On January 26, 2022, the California Department of Financial Protection and Innovation (DFPI) announced its participation in a $22.5 million multi-state settlement with Nexo Capital Inc. (Nexo) relating to unregistered securities offerings in connection with the company's retail crypto lending product. In a parallel action filed by the Securities and Exchange Commission (SEC), Nexo agreed to pay the SEC an additional $22.5 million in fines to settle similar charges. In both cases, regulators alleged that Nexo offered and sold its "Earn Interest Product" (EIP) accounts to new and/or existing investors in the United States, which allegedly enabled investors to passively earn interest by loaning certain digital assets to Nexo.

Although Nexo is an off-shore company, the DFPI, other state regulators, and the SEC launched investigations and filed actions in multiple jurisdictions alleging that Nexo offered and sold unregistered or unqualified securities to retail investors in the United States, including California. Nexo allegedly promoted the EIP to investors primarily through its website by providing a list of supported virtual currencies and their corresponding interest rates. It also allegedly promoted the EIP on social media through various platforms, including Twitter, Instagram, and YouTube.

The Nexo settlements reflect a heightened awareness and commitment of resources by federal and state agencies in regulating and prosecuting lenders operating in the digital asset and cryptocurrency space. Despite the lack of any formal rulemaking process governing crypto lending, the SEC has adopted a broad view of what is a security and pursued enforcement actions against crypto lenders, regardless of whether investors were actually harmed. Last year, the SEC and the states extracted a $100 million settlement from BlockFi Lending LLC relating to its crypto loan program. Half of that was to be paid to the SEC, the other half to multiple states, but in the meantime, BlockFi has gone bankrupt.
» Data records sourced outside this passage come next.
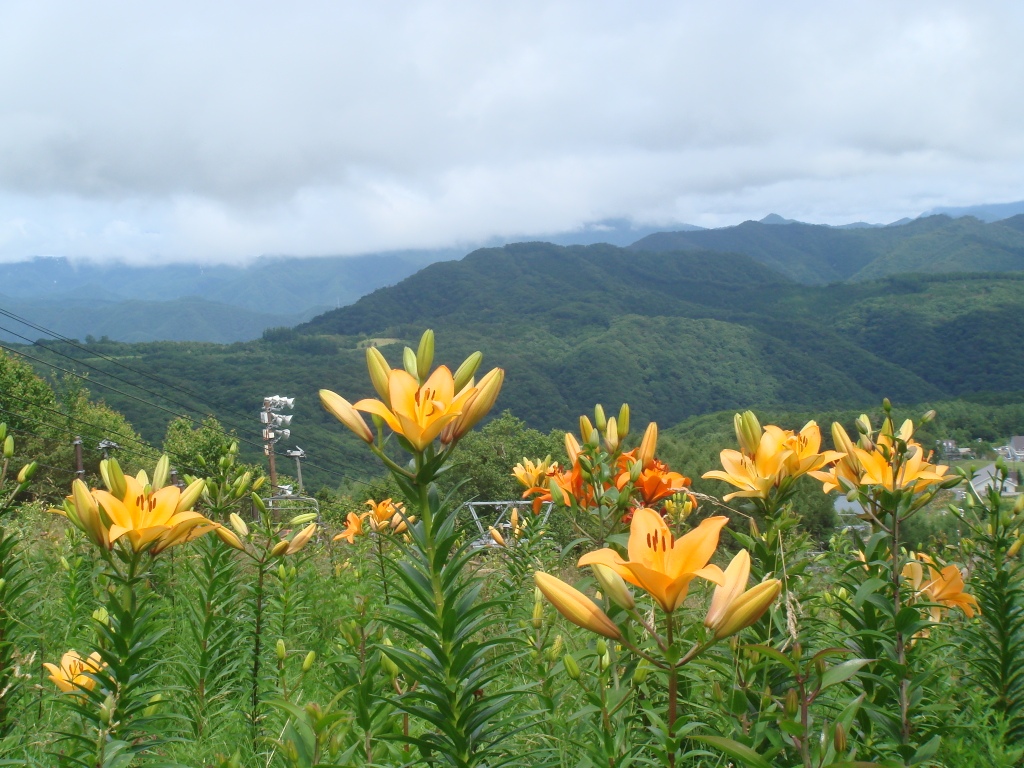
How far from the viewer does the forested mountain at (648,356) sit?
66875mm

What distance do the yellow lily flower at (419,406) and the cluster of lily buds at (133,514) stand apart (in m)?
0.55

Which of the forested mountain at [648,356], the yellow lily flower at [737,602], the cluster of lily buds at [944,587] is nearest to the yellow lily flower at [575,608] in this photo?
the yellow lily flower at [737,602]

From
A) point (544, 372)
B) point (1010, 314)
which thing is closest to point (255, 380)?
point (544, 372)

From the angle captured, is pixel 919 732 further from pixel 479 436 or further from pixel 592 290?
pixel 592 290

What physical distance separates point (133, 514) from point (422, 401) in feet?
2.39

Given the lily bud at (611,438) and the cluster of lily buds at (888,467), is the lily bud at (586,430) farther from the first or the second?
the cluster of lily buds at (888,467)

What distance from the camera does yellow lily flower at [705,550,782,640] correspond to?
37.0 inches

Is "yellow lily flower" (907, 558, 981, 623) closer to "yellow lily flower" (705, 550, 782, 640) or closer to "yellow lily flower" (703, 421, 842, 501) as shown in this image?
"yellow lily flower" (703, 421, 842, 501)

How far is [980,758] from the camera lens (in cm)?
154

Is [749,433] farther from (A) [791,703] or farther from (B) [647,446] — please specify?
(A) [791,703]

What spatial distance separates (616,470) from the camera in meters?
1.91

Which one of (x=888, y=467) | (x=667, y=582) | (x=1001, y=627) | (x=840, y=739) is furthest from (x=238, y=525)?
→ (x=1001, y=627)

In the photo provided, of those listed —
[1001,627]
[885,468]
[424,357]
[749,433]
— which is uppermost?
[424,357]

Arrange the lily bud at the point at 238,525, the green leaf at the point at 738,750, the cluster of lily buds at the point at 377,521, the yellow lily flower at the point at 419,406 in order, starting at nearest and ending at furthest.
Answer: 1. the green leaf at the point at 738,750
2. the yellow lily flower at the point at 419,406
3. the lily bud at the point at 238,525
4. the cluster of lily buds at the point at 377,521
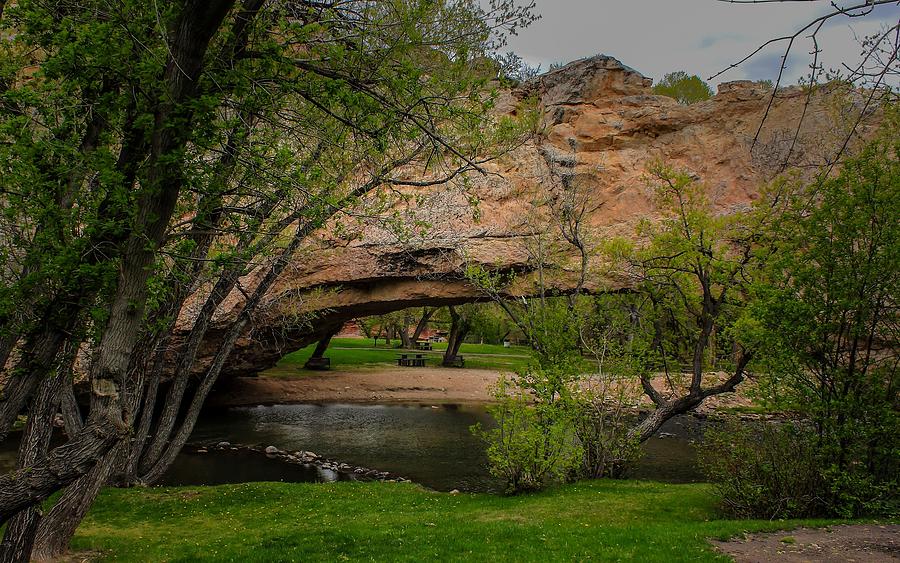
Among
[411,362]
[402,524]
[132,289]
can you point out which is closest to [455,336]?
[411,362]

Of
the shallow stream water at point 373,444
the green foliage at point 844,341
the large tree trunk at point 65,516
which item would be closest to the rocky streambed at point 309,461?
the shallow stream water at point 373,444

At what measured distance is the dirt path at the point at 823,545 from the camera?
21.3ft

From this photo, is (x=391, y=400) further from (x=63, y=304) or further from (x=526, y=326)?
(x=63, y=304)

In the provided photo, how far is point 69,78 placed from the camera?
5027 mm

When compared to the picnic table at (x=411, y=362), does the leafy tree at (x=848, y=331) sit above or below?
above

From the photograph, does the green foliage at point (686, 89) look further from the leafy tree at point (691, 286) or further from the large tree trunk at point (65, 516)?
the large tree trunk at point (65, 516)

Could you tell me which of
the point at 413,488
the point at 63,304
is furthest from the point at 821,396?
the point at 63,304

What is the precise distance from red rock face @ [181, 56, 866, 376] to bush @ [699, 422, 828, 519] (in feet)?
28.4

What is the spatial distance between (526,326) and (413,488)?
470 centimetres

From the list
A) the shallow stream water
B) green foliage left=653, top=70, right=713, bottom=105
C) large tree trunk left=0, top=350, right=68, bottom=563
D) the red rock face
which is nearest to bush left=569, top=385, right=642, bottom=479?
the shallow stream water

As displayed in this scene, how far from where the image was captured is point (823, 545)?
22.7 ft

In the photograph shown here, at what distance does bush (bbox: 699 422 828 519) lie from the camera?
8820mm

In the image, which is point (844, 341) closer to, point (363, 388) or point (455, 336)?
point (363, 388)

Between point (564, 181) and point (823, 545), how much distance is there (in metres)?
14.8
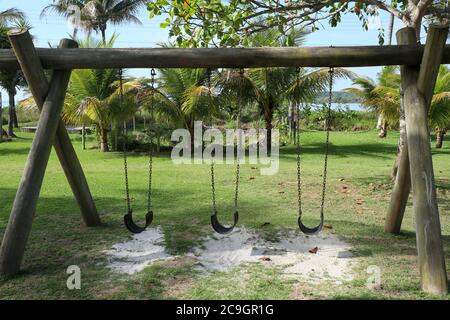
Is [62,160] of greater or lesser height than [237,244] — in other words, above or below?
above

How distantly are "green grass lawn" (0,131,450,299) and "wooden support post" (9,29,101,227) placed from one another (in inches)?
11.9

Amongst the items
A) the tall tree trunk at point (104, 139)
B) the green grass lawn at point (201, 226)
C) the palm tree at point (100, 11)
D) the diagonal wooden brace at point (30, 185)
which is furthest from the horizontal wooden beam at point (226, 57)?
the palm tree at point (100, 11)

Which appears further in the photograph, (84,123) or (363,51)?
(84,123)

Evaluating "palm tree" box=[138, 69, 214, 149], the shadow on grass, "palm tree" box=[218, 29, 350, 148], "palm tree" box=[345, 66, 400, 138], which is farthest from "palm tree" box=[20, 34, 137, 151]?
"palm tree" box=[345, 66, 400, 138]

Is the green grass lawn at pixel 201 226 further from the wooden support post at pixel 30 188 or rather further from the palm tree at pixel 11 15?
the palm tree at pixel 11 15

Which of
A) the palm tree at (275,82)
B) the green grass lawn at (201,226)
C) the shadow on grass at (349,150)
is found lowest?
the green grass lawn at (201,226)

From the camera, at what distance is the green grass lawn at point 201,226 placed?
11.3 feet

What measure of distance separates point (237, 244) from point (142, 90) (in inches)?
350

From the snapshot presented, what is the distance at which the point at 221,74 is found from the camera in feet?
39.9

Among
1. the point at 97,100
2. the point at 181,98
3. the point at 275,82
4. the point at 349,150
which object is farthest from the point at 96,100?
the point at 349,150

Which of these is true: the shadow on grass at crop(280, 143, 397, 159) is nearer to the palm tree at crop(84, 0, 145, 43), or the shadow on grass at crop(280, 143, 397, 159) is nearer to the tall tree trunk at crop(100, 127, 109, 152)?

Last month, SEC Commissioner Hester Peirce criticized this "regulation-by-arbitrary-and-tardy-enforcement-actions approach" as "the opposite of a rational regulatory framework" and stated that the SEC "needs to conduct better, more precise, and more transparent legal analysis" in developing a coherent legal framework for crypto.

Although the DFPI has invited comments on the regulation of crypto asset-related financial products, it has not yet adopted any formal rules regulating crypto lending. However, as with the SEC, the DFPI has adopted a broad interpretation of "securities" to include crypto lending products and found that crypto lending platforms are covered "persons" or "service providers" under the California Financial Code. Notably, in announcing the Nexo settlement, DFPI Commissioner Clothilde Hewlett singled out "[n]ewer financial services companies, especially those involved with crypto assets" and stated that the Nexo settlement "is a part of a larger DFPI effort to investigate companies that offer crypto interest accounts."

Therefore, it is apparent that companies offering crypto asset lending products are under the microscope, and regulators will pursue enforcement actions before engaging in a formal rulemaking process to clarify the legal framework that governs these financial products. No company should enter the business without competent banking and crypto law advice.